Filed under: Current Events, Rantings on June 9th, 2009
Don’t want to be a bummer, but cheap trade and the internet will probably lead only towards lower wealth for the Western world as more labor and “knowledge” work is moved overseas. On the plus side, China and India will enjoy a middle class they never had before.
Nicholas Kristof came out in favor of sweatshops, or more accurately the injection of manufacturing industry where there otherwise is absolute poverty. Is it better that 1 American be promised a stable labor job with good pay, or that several 3rd-world families no longer live in abject filth?
Kristof is a human rights-minded journalist, and I respect that. And, of course, I don’t like that anyone suffers in this world. But, aside from my belief that it’s important to preserve American manufacturing while we can, I also worry about the unseen aspects of industrialization in the developing world.
Western countries, where we’ve had hundreds of years to deal with the negative effects of industrialization, are finally getting a handle on it. In the developing world, however, where this is all relatively new, there are serious issues, from child/forced labor, to the environment, to political oppression being sustained by the profits of that industrialization.

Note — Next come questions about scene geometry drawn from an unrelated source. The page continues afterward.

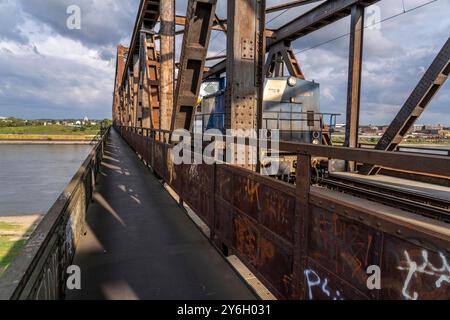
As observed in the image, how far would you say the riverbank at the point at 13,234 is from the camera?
11555 millimetres

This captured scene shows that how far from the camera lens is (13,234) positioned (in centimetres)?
1445

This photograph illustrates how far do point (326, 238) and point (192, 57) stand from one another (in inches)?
189

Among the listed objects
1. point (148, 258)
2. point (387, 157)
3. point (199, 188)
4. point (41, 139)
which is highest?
point (387, 157)

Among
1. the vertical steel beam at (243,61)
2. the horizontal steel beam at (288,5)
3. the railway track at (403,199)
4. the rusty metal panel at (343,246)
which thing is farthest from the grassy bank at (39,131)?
the rusty metal panel at (343,246)

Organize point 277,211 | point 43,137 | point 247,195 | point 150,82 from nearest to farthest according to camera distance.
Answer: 1. point 277,211
2. point 247,195
3. point 150,82
4. point 43,137

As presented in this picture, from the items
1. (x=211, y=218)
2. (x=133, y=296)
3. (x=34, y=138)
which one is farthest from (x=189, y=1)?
(x=34, y=138)

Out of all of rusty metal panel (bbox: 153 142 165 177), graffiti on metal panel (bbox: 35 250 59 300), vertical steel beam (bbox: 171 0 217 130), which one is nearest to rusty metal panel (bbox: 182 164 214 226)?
vertical steel beam (bbox: 171 0 217 130)

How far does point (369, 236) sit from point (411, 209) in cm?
675

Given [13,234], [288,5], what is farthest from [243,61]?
[13,234]

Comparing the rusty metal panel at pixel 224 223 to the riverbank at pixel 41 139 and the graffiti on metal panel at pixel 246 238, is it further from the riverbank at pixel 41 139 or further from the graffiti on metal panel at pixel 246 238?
the riverbank at pixel 41 139

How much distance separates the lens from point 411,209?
7.74m

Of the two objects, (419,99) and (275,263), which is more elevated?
(419,99)

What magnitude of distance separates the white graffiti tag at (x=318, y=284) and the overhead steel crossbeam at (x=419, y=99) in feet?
30.7

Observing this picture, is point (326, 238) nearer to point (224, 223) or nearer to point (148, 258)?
point (224, 223)
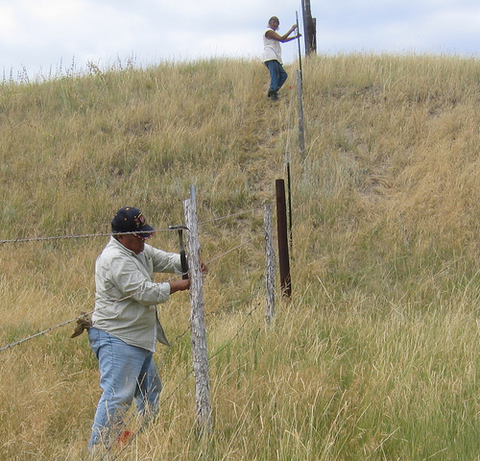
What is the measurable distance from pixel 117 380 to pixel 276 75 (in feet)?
29.7

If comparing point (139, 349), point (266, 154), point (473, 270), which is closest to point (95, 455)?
point (139, 349)

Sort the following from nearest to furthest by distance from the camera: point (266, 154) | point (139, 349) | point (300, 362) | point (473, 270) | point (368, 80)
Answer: point (139, 349) → point (300, 362) → point (473, 270) → point (266, 154) → point (368, 80)

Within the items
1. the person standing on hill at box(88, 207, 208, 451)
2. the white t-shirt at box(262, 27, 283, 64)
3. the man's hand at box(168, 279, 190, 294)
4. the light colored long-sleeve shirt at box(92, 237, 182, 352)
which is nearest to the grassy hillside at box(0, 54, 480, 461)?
the person standing on hill at box(88, 207, 208, 451)

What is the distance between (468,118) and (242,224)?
4.74 metres

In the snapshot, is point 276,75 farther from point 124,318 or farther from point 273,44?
point 124,318

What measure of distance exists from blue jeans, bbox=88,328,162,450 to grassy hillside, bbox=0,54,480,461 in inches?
7.0

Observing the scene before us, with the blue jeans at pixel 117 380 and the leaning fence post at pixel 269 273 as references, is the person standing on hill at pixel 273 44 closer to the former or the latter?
the leaning fence post at pixel 269 273

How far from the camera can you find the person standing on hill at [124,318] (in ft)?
12.3

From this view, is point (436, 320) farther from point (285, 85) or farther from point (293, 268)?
point (285, 85)

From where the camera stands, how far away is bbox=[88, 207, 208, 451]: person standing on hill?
3746mm

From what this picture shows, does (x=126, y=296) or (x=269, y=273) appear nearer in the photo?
(x=126, y=296)

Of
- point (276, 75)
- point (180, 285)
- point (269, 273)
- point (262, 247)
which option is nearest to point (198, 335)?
point (180, 285)

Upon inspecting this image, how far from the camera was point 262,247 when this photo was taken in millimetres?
8508

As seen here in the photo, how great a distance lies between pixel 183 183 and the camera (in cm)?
972
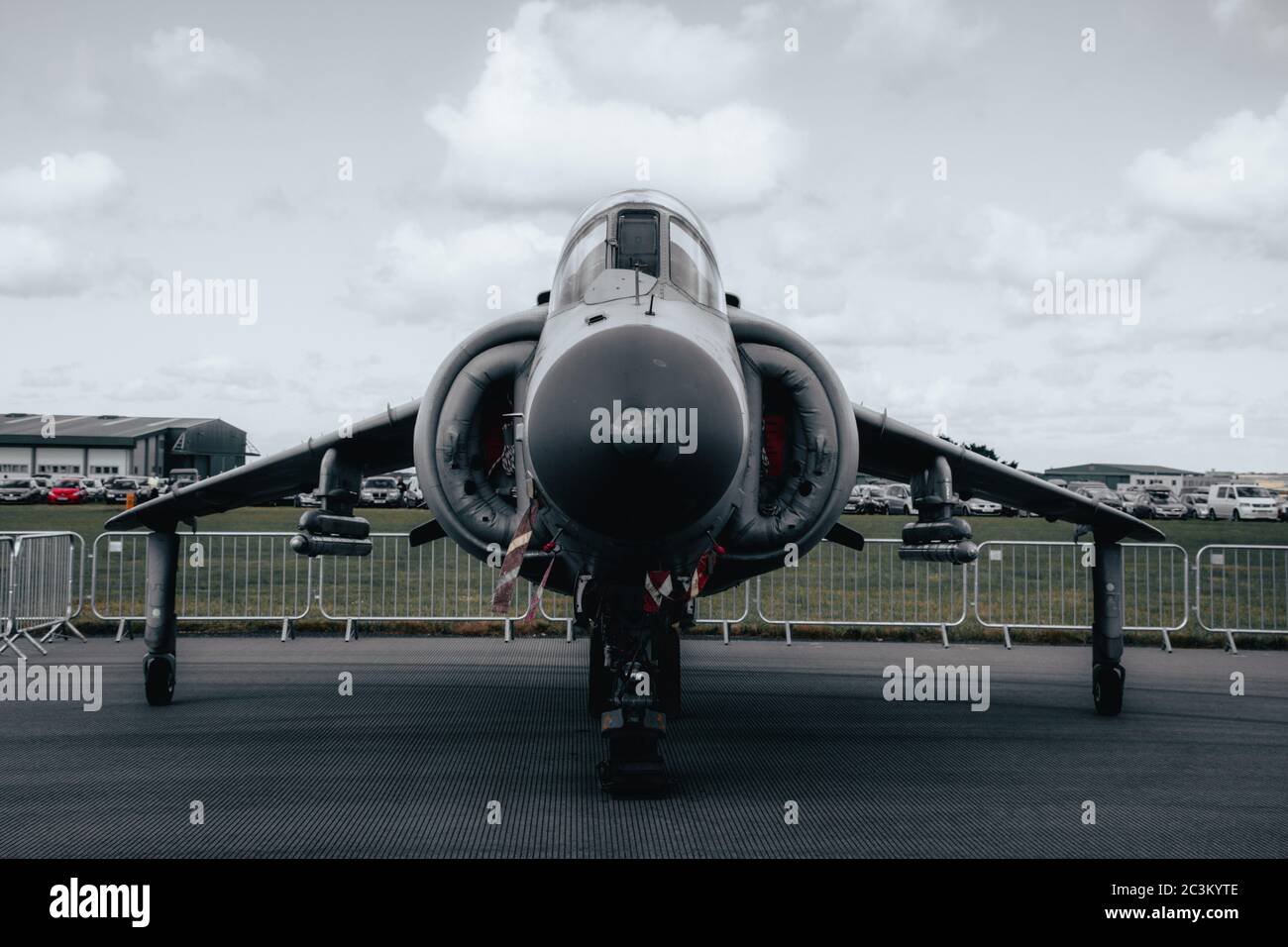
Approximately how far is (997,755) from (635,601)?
11.6 feet

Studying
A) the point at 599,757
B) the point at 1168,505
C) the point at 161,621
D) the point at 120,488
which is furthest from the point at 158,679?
the point at 1168,505

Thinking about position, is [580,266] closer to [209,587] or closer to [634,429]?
[634,429]

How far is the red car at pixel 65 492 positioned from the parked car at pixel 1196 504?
2458 inches

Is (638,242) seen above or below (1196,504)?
above

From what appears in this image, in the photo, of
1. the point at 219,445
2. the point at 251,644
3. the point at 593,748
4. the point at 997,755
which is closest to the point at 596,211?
the point at 593,748

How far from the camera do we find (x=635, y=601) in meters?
6.11

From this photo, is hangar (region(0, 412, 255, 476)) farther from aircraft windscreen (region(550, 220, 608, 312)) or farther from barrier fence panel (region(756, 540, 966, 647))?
aircraft windscreen (region(550, 220, 608, 312))

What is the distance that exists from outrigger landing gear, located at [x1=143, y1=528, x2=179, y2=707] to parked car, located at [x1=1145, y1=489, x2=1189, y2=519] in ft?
182

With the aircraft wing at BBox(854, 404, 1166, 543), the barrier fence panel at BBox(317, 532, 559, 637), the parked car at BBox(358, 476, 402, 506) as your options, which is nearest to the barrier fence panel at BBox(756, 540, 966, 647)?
the aircraft wing at BBox(854, 404, 1166, 543)

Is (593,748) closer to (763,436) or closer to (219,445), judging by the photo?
(763,436)

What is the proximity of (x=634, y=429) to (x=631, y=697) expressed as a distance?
2.38 metres

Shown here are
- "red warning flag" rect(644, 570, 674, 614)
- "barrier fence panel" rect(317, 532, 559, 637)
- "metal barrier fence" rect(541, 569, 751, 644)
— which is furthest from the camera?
"metal barrier fence" rect(541, 569, 751, 644)

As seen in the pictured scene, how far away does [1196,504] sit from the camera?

Though I don’t agree with some of the tone she takes, Annie Leonard’s “Story of Stuff” (www.storyofstuff.com) does a good job of illustrating the way the developed world exploits the resources of the developing world with little concern for the negative effects the citizens of those developing nations experience. We now have laws in the US to prevent wholesale environmental devastation. But in the third world, these laws don’t exist. The governments are so focused on the profits (often used to maintain oppressive control), they’re willing to allow their natural resources to be trashed.
Leonard also does a great job illustrating the “externalized costs” that come with globalization. We pay way, way less for the made in China products we buy than they actually cost to produce.
A lot of these problems go away when the manufacturing occurs in the USA. First, a lot of the BS junk that nobody needs–the stuff that fills $.99 stores and Pier 1 Imports–would go away, and there’d be much less waste, because it wouldn’t be worth paying the real cost of the singing animatronic fish we give as a gag gift. Second, industry would be cleaner. And, finally, we’d have a thriving middle class.